Bournemouth — Oct 19th 2021

11 members and 1 visitor turned out on a wet Autumn evening, lured by the prospect of All Fired Up’s excellent coffee and cake - and maybe also by the prospect of Euan explaining why Apple’s M series of chips represent a significant technological advance.

Euan’s presentation covered the various processes involved in chip manufacture, from spark erosion, chemical etching through to the use of extreme ultraviolet light, necessary to achieve the tiny feature sizes of the latest chips. Fabrication of modern chips is fully automated and takes place in a Nitrogen-filled, sealed environment.

Apple’s latest M1 chip contains around 51 billion transistors. With that degree of integration, some imperfections are inevitable and so the design is broken down into ‘chiplets’ and provision is made to isolate non-functioning areas by fusable links. These less-than-perfect chips then can be used in lower specification machines instead of having to be scrapped.

Interconnection between chiplets is a major challenge and Apple holds patents on its novel approach to this problem.
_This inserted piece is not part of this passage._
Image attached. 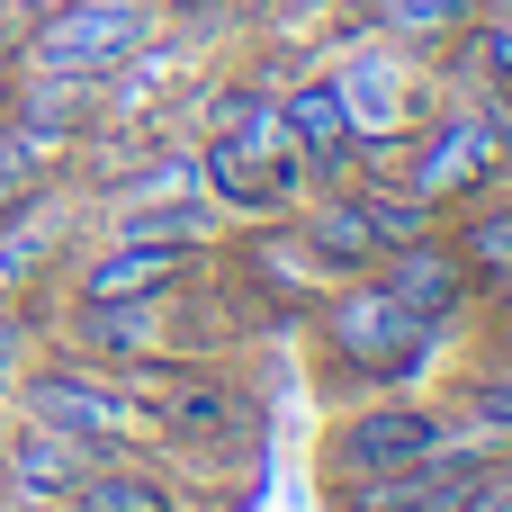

This, combined with the use of RISC (Reduced Instruction Set Computing) architecture, results in a high performance chip with low power consumption which, unlike PC chips, can maintain full performance when operating on battery power.

Euan closed by making the point that, whereas Apple have all aspects of the product design under their control, producing a general purpose chip of this sort which could be used by a variety of PC manufacturers was a significantly greater challenge.

[Post-meeting note: despite some forecasts, Apple does not use chiplets in the new SoCs though it does apparently use a similar logical design to allow failed CPU/GPU cores to be disabled, thus rescuing the parts for use in lower-spec Macs]

After a coffee break, with a bit of time to spare, Tony produced an Apple Airtag which was passed around and demonstrated.